1. This appeal has been preferred by the assessee u/s 260A of income tax Act, 1961 (for short, ""the Act"") against the order passed by the income
tax Appellate Tribunal, Bench ""B"" Chandigarh in I. T. A. No. 108/Chandi/2008 dated December 31, 2008, proposing to raise the following
substantial questions of law :
(i) Whether on the facts and circumstances, evidences on record and established principles of law the income tax Appellate Tribunal was justified
in confirming the orders of the authorities below in finalizing the assessment u/s 144 of the income tax Act, 1961 without conforming to the proviso
to section 144(1) of the income tax Act, 1961?
(ii) Whether on the facts and circumstances, evidences on record and established principles of law the income tax Appellate Tribunal was justified
in confirming the orders of the authorities below in treating the deposits in banks out of various known/declared sources being that of agricultural
income, interest income and advance from sale of agricultural land duly evidenced by various evidences, so that so the orders of the income tax
Appellate Tribunal are perverse?
(iii) Whether on the facts, circumstances and evidence on record and established principles of law the income tax Appellate Tribunal was justified
in confirming the orders of the authorities below in treating the declared income of son who being of age of majority and duly assessed individually
as unexplained income of the appellant from unknown sources which leads to double taxation being unwarranted?

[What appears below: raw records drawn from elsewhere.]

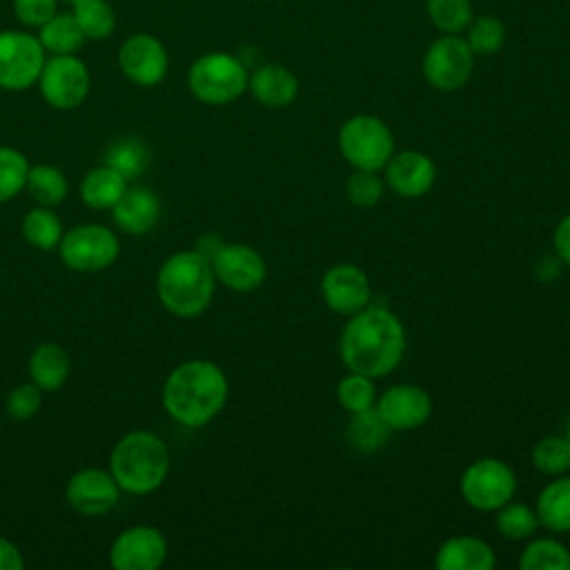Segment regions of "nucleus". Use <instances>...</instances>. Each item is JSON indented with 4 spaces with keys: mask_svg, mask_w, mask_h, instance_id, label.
<instances>
[{
    "mask_svg": "<svg viewBox=\"0 0 570 570\" xmlns=\"http://www.w3.org/2000/svg\"><path fill=\"white\" fill-rule=\"evenodd\" d=\"M167 443L149 430H131L111 450L109 472L129 494H149L163 485L169 474Z\"/></svg>",
    "mask_w": 570,
    "mask_h": 570,
    "instance_id": "obj_4",
    "label": "nucleus"
},
{
    "mask_svg": "<svg viewBox=\"0 0 570 570\" xmlns=\"http://www.w3.org/2000/svg\"><path fill=\"white\" fill-rule=\"evenodd\" d=\"M47 51L29 31H0V89L22 91L38 82Z\"/></svg>",
    "mask_w": 570,
    "mask_h": 570,
    "instance_id": "obj_9",
    "label": "nucleus"
},
{
    "mask_svg": "<svg viewBox=\"0 0 570 570\" xmlns=\"http://www.w3.org/2000/svg\"><path fill=\"white\" fill-rule=\"evenodd\" d=\"M390 434H392V430L387 428V423L379 416V412L374 407L350 414L345 436L354 450L376 452L387 443Z\"/></svg>",
    "mask_w": 570,
    "mask_h": 570,
    "instance_id": "obj_27",
    "label": "nucleus"
},
{
    "mask_svg": "<svg viewBox=\"0 0 570 570\" xmlns=\"http://www.w3.org/2000/svg\"><path fill=\"white\" fill-rule=\"evenodd\" d=\"M42 403V390L29 381L22 385H16L7 396V414L13 421H27L38 414Z\"/></svg>",
    "mask_w": 570,
    "mask_h": 570,
    "instance_id": "obj_39",
    "label": "nucleus"
},
{
    "mask_svg": "<svg viewBox=\"0 0 570 570\" xmlns=\"http://www.w3.org/2000/svg\"><path fill=\"white\" fill-rule=\"evenodd\" d=\"M374 410L392 432H412L432 416V396L421 385L396 383L376 396Z\"/></svg>",
    "mask_w": 570,
    "mask_h": 570,
    "instance_id": "obj_13",
    "label": "nucleus"
},
{
    "mask_svg": "<svg viewBox=\"0 0 570 570\" xmlns=\"http://www.w3.org/2000/svg\"><path fill=\"white\" fill-rule=\"evenodd\" d=\"M62 220L58 218V214L51 207H33L24 214L22 218V236L29 245L49 252L56 249L62 240Z\"/></svg>",
    "mask_w": 570,
    "mask_h": 570,
    "instance_id": "obj_28",
    "label": "nucleus"
},
{
    "mask_svg": "<svg viewBox=\"0 0 570 570\" xmlns=\"http://www.w3.org/2000/svg\"><path fill=\"white\" fill-rule=\"evenodd\" d=\"M381 171L385 187L405 200L425 196L436 183L434 160L419 149L394 151Z\"/></svg>",
    "mask_w": 570,
    "mask_h": 570,
    "instance_id": "obj_18",
    "label": "nucleus"
},
{
    "mask_svg": "<svg viewBox=\"0 0 570 570\" xmlns=\"http://www.w3.org/2000/svg\"><path fill=\"white\" fill-rule=\"evenodd\" d=\"M539 523L557 534L570 532V476L559 474L541 488L534 503Z\"/></svg>",
    "mask_w": 570,
    "mask_h": 570,
    "instance_id": "obj_22",
    "label": "nucleus"
},
{
    "mask_svg": "<svg viewBox=\"0 0 570 570\" xmlns=\"http://www.w3.org/2000/svg\"><path fill=\"white\" fill-rule=\"evenodd\" d=\"M425 9L441 33H463L472 22V0H428Z\"/></svg>",
    "mask_w": 570,
    "mask_h": 570,
    "instance_id": "obj_36",
    "label": "nucleus"
},
{
    "mask_svg": "<svg viewBox=\"0 0 570 570\" xmlns=\"http://www.w3.org/2000/svg\"><path fill=\"white\" fill-rule=\"evenodd\" d=\"M568 165H570V147H568Z\"/></svg>",
    "mask_w": 570,
    "mask_h": 570,
    "instance_id": "obj_47",
    "label": "nucleus"
},
{
    "mask_svg": "<svg viewBox=\"0 0 570 570\" xmlns=\"http://www.w3.org/2000/svg\"><path fill=\"white\" fill-rule=\"evenodd\" d=\"M29 160L13 147H0V203L11 200L24 189Z\"/></svg>",
    "mask_w": 570,
    "mask_h": 570,
    "instance_id": "obj_37",
    "label": "nucleus"
},
{
    "mask_svg": "<svg viewBox=\"0 0 570 570\" xmlns=\"http://www.w3.org/2000/svg\"><path fill=\"white\" fill-rule=\"evenodd\" d=\"M73 16L87 40H102L116 29V13L107 0H82L73 4Z\"/></svg>",
    "mask_w": 570,
    "mask_h": 570,
    "instance_id": "obj_32",
    "label": "nucleus"
},
{
    "mask_svg": "<svg viewBox=\"0 0 570 570\" xmlns=\"http://www.w3.org/2000/svg\"><path fill=\"white\" fill-rule=\"evenodd\" d=\"M552 254L563 263V267H570V212L561 216L552 229Z\"/></svg>",
    "mask_w": 570,
    "mask_h": 570,
    "instance_id": "obj_41",
    "label": "nucleus"
},
{
    "mask_svg": "<svg viewBox=\"0 0 570 570\" xmlns=\"http://www.w3.org/2000/svg\"><path fill=\"white\" fill-rule=\"evenodd\" d=\"M247 65L227 51H209L196 58L187 71L191 96L205 105H229L247 91Z\"/></svg>",
    "mask_w": 570,
    "mask_h": 570,
    "instance_id": "obj_5",
    "label": "nucleus"
},
{
    "mask_svg": "<svg viewBox=\"0 0 570 570\" xmlns=\"http://www.w3.org/2000/svg\"><path fill=\"white\" fill-rule=\"evenodd\" d=\"M27 370H29V379L42 392H53V390H60L69 379L71 361L65 347L56 343H42L31 352Z\"/></svg>",
    "mask_w": 570,
    "mask_h": 570,
    "instance_id": "obj_23",
    "label": "nucleus"
},
{
    "mask_svg": "<svg viewBox=\"0 0 570 570\" xmlns=\"http://www.w3.org/2000/svg\"><path fill=\"white\" fill-rule=\"evenodd\" d=\"M407 336L401 318L381 305L347 316L338 336V356L350 372L370 379L390 376L403 361Z\"/></svg>",
    "mask_w": 570,
    "mask_h": 570,
    "instance_id": "obj_1",
    "label": "nucleus"
},
{
    "mask_svg": "<svg viewBox=\"0 0 570 570\" xmlns=\"http://www.w3.org/2000/svg\"><path fill=\"white\" fill-rule=\"evenodd\" d=\"M321 298L327 309L341 316H352L370 305L372 285L358 265L336 263L321 276Z\"/></svg>",
    "mask_w": 570,
    "mask_h": 570,
    "instance_id": "obj_15",
    "label": "nucleus"
},
{
    "mask_svg": "<svg viewBox=\"0 0 570 570\" xmlns=\"http://www.w3.org/2000/svg\"><path fill=\"white\" fill-rule=\"evenodd\" d=\"M127 189V178L107 163L89 169L80 183V198L91 209H111Z\"/></svg>",
    "mask_w": 570,
    "mask_h": 570,
    "instance_id": "obj_24",
    "label": "nucleus"
},
{
    "mask_svg": "<svg viewBox=\"0 0 570 570\" xmlns=\"http://www.w3.org/2000/svg\"><path fill=\"white\" fill-rule=\"evenodd\" d=\"M165 557L167 539L154 525H131L109 548V563L116 570H156L165 563Z\"/></svg>",
    "mask_w": 570,
    "mask_h": 570,
    "instance_id": "obj_14",
    "label": "nucleus"
},
{
    "mask_svg": "<svg viewBox=\"0 0 570 570\" xmlns=\"http://www.w3.org/2000/svg\"><path fill=\"white\" fill-rule=\"evenodd\" d=\"M38 87L47 105L53 109H76L89 96V69L76 53L51 56L45 60Z\"/></svg>",
    "mask_w": 570,
    "mask_h": 570,
    "instance_id": "obj_11",
    "label": "nucleus"
},
{
    "mask_svg": "<svg viewBox=\"0 0 570 570\" xmlns=\"http://www.w3.org/2000/svg\"><path fill=\"white\" fill-rule=\"evenodd\" d=\"M209 263L216 283L238 294L258 289L267 276V263L263 254L247 243H223Z\"/></svg>",
    "mask_w": 570,
    "mask_h": 570,
    "instance_id": "obj_12",
    "label": "nucleus"
},
{
    "mask_svg": "<svg viewBox=\"0 0 570 570\" xmlns=\"http://www.w3.org/2000/svg\"><path fill=\"white\" fill-rule=\"evenodd\" d=\"M494 528L508 541H525L541 528V523L532 505H525L521 501H508L497 510Z\"/></svg>",
    "mask_w": 570,
    "mask_h": 570,
    "instance_id": "obj_30",
    "label": "nucleus"
},
{
    "mask_svg": "<svg viewBox=\"0 0 570 570\" xmlns=\"http://www.w3.org/2000/svg\"><path fill=\"white\" fill-rule=\"evenodd\" d=\"M338 151L352 169L381 171L394 154V134L387 122L372 114L350 116L336 136Z\"/></svg>",
    "mask_w": 570,
    "mask_h": 570,
    "instance_id": "obj_6",
    "label": "nucleus"
},
{
    "mask_svg": "<svg viewBox=\"0 0 570 570\" xmlns=\"http://www.w3.org/2000/svg\"><path fill=\"white\" fill-rule=\"evenodd\" d=\"M65 2H69V4H76V2H82V0H65Z\"/></svg>",
    "mask_w": 570,
    "mask_h": 570,
    "instance_id": "obj_46",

(iv) Whether the order of the Tribunal is perverse and against the provisions of law?
The assessee filed return in pursuance of notice u/s 142(1) declaring nil income, apart from non-taxable income from agriculture. The Assessing
Officer found investments in banks and deposits in the name of the son of the assessee and treating the said amount as unexplained income,
additions were made u/s 144. The Commissioner of income tax (Appeals) and the Tribunal upheld the assessment.
2. We have heard learned counsel for the appellant.
3. As regards question (i), attention of the learned counsel for the appellant was drawn to the second proviso to section 144. Notice u/s 142
having been served upon the assessee, there was no error in making assessment u/s 144. The question raised cannot be held to be a substantial
question of law.
4. As regards questions (ii) to (iv), we have perused the findings concurrently recorded by the three authorities. The said findings are based on
appreciation of evidence. The argument advanced by the learned counsel for the appellant that the authorities did not appreciate the evidence
correctly is not enough to hold that a substantial question of law arises. The appeal is dismissed.